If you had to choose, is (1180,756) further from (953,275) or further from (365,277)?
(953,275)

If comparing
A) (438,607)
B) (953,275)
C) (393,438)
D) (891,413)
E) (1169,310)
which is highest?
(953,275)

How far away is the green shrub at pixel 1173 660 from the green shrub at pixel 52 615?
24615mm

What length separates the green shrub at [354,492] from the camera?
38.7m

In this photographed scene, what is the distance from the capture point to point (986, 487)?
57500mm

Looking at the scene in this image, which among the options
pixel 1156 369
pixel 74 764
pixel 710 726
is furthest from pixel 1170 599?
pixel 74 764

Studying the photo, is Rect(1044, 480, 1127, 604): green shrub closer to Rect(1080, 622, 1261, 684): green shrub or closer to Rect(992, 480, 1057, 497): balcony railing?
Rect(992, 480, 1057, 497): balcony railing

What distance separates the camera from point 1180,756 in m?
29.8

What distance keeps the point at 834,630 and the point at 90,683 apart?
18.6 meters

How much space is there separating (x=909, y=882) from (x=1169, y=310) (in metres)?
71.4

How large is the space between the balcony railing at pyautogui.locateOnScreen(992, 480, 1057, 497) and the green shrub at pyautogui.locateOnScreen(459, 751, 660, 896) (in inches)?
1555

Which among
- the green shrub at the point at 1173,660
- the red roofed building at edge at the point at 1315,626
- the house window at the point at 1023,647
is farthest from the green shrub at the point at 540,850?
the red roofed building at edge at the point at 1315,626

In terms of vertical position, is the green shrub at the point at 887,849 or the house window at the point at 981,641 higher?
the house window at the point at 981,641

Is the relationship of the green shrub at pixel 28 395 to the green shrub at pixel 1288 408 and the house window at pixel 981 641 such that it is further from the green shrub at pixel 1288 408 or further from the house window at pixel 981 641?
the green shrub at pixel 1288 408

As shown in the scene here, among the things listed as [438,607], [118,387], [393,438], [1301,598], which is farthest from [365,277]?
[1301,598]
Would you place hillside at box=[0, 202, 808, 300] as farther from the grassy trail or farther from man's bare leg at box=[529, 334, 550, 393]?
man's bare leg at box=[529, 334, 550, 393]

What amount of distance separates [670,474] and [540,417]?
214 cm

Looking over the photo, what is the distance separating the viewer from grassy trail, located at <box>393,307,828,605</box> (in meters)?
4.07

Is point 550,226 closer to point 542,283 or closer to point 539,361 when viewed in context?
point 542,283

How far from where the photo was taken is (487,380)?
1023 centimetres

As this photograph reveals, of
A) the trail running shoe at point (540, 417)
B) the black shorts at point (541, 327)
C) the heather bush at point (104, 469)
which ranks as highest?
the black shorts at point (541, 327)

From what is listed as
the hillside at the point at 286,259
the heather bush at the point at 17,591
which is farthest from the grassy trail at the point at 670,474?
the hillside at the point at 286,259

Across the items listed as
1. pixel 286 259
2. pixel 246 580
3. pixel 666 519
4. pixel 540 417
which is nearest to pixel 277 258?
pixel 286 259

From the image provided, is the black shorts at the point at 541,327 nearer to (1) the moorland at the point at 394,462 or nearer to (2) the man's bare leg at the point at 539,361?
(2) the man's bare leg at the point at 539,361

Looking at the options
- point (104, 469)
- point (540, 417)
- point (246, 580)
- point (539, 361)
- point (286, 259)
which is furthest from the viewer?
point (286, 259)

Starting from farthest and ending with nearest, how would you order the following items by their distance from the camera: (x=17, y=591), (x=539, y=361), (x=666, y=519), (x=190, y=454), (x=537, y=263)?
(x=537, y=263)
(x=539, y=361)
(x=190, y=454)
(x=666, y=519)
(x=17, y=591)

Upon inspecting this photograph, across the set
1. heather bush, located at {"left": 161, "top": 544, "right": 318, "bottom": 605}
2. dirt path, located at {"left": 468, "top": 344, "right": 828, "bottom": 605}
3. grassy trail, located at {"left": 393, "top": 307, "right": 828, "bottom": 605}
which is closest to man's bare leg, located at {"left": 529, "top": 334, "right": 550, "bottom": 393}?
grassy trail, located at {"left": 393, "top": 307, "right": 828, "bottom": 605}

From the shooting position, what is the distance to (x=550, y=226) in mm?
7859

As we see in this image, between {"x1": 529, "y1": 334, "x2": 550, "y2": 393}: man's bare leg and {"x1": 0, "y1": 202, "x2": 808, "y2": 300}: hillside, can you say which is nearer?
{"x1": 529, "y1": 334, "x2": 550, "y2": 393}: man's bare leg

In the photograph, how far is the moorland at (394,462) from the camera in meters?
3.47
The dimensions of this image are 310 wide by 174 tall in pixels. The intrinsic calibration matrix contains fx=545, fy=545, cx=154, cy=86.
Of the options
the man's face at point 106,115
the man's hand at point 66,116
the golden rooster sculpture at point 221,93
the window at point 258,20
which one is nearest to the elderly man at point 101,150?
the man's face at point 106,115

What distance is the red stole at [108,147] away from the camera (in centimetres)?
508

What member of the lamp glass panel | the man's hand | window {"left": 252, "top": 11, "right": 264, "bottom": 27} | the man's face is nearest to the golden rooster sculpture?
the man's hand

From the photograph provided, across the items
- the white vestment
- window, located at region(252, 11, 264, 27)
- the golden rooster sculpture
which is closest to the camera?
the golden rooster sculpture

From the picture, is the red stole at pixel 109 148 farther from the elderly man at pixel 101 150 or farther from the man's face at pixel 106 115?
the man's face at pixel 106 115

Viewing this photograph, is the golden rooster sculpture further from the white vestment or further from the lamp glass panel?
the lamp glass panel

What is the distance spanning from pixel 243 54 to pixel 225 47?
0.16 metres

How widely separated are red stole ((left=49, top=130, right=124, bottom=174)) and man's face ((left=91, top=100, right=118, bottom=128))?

◇ ◇ ◇ ◇

Exactly as shown, repeat every record.

If you had to choose, is (1180,756) further from (953,275) or further from (365,277)?
(953,275)

If comparing
A) (438,607)
B) (953,275)
C) (393,438)
D) (891,413)
E) (1169,310)
which is highest?
(953,275)

How far away is the green shrub at pixel 1173 660 from the green shrub at pixel 52 615?
24615mm

What length separates the green shrub at [354,492] from the camera?
38.7m

In this photographed scene, what is the distance from the capture point to point (986, 487)?
57500mm

Looking at the scene in this image, which among the options
pixel 1156 369
pixel 74 764
pixel 710 726
is furthest from pixel 1170 599?
pixel 74 764

Studying the photo, is Rect(1044, 480, 1127, 604): green shrub closer to Rect(1080, 622, 1261, 684): green shrub or closer to Rect(992, 480, 1057, 497): balcony railing?
Rect(992, 480, 1057, 497): balcony railing

What distance separates the camera from point 1180,756 in m?
29.8

What distance keeps the point at 834,630 and the point at 90,683 apart?
18.6 meters

How much space is there separating (x=909, y=882) from (x=1169, y=310) (in metres)?
71.4

How large is the space between the balcony railing at pyautogui.locateOnScreen(992, 480, 1057, 497) and the green shrub at pyautogui.locateOnScreen(459, 751, 660, 896) (in inches)?
1555

Which among
- the green shrub at the point at 1173,660
- the red roofed building at edge at the point at 1315,626
- the house window at the point at 1023,647
is farthest from the green shrub at the point at 540,850?
the red roofed building at edge at the point at 1315,626

In terms of vertical position, is the green shrub at the point at 887,849 or the house window at the point at 981,641 higher?
the house window at the point at 981,641

Is the relationship of the green shrub at pixel 28 395 to the green shrub at pixel 1288 408 and the house window at pixel 981 641 such that it is further from the green shrub at pixel 1288 408 or further from the house window at pixel 981 641?
the green shrub at pixel 1288 408

As shown in the scene here, among the things listed as [438,607], [118,387], [393,438], [1301,598], which is farthest from [365,277]?
[1301,598]
Would you place hillside at box=[0, 202, 808, 300] as farther from the grassy trail or farther from man's bare leg at box=[529, 334, 550, 393]?
man's bare leg at box=[529, 334, 550, 393]

What amount of distance separates [670,474] and [540,417]?
214 cm

Looking over the photo, what is the distance separating the viewer from grassy trail, located at <box>393,307,828,605</box> (in meters)?
4.07

Is point 550,226 closer to point 542,283 or closer to point 539,361 when viewed in context?
point 542,283

How far from where the photo was taken is (487,380)?
1023 centimetres

As this photograph reveals, of
A) the trail running shoe at point (540, 417)
B) the black shorts at point (541, 327)
C) the heather bush at point (104, 469)
which ranks as highest?
the black shorts at point (541, 327)

From what is listed as
the hillside at the point at 286,259
the heather bush at the point at 17,591
which is farthest from the grassy trail at the point at 670,474?
the hillside at the point at 286,259

Across the items listed as
1. pixel 286 259
2. pixel 246 580
3. pixel 666 519
4. pixel 540 417
which is nearest to pixel 277 258?
pixel 286 259

From the image provided, is the black shorts at the point at 541,327 nearer to (1) the moorland at the point at 394,462 or nearer to (2) the man's bare leg at the point at 539,361?
(2) the man's bare leg at the point at 539,361

Looking at the options
- point (104, 469)
- point (540, 417)
- point (246, 580)
- point (539, 361)
- point (286, 259)
which is furthest from the viewer?
point (286, 259)

Starting from farthest and ending with nearest, how would you order the following items by their distance from the camera: (x=17, y=591), (x=539, y=361), (x=666, y=519), (x=190, y=454), (x=537, y=263)?
(x=537, y=263)
(x=539, y=361)
(x=190, y=454)
(x=666, y=519)
(x=17, y=591)

Upon inspecting this photograph, across the set
1. heather bush, located at {"left": 161, "top": 544, "right": 318, "bottom": 605}
2. dirt path, located at {"left": 468, "top": 344, "right": 828, "bottom": 605}
3. grassy trail, located at {"left": 393, "top": 307, "right": 828, "bottom": 605}
which is closest to man's bare leg, located at {"left": 529, "top": 334, "right": 550, "bottom": 393}?
grassy trail, located at {"left": 393, "top": 307, "right": 828, "bottom": 605}

From the shooting position, what is the distance to (x=550, y=226) in mm?
7859

As we see in this image, between {"x1": 529, "y1": 334, "x2": 550, "y2": 393}: man's bare leg and {"x1": 0, "y1": 202, "x2": 808, "y2": 300}: hillside, can you say which is nearer?
{"x1": 529, "y1": 334, "x2": 550, "y2": 393}: man's bare leg

In the photograph, how far is the moorland at (394,462) from the camera in meters?
3.47
The dimensions of this image are 310 wide by 174 tall in pixels. The intrinsic calibration matrix contains fx=545, fy=545, cx=154, cy=86.
Of the options
the man's face at point 106,115
the man's hand at point 66,116
the golden rooster sculpture at point 221,93
the window at point 258,20
which one is nearest to the elderly man at point 101,150?
the man's face at point 106,115

What distance is the red stole at [108,147] away from the camera (in centimetres)?
508

What member of the lamp glass panel | the man's hand | window {"left": 252, "top": 11, "right": 264, "bottom": 27} | the man's face is nearest to the golden rooster sculpture?
the man's hand

From the photograph provided, across the items
- the white vestment
- window, located at region(252, 11, 264, 27)
- the golden rooster sculpture
which is closest to the camera?
the golden rooster sculpture

From the picture, is the red stole at pixel 109 148 farther from the elderly man at pixel 101 150 or farther from the man's face at pixel 106 115?
the man's face at pixel 106 115

Viewing this photograph, is the golden rooster sculpture further from the white vestment or further from the lamp glass panel?
the lamp glass panel

What is the distance spanning from pixel 243 54 to pixel 225 47?
0.16 metres

How widely separated are red stole ((left=49, top=130, right=124, bottom=174)) and man's face ((left=91, top=100, right=118, bottom=128))?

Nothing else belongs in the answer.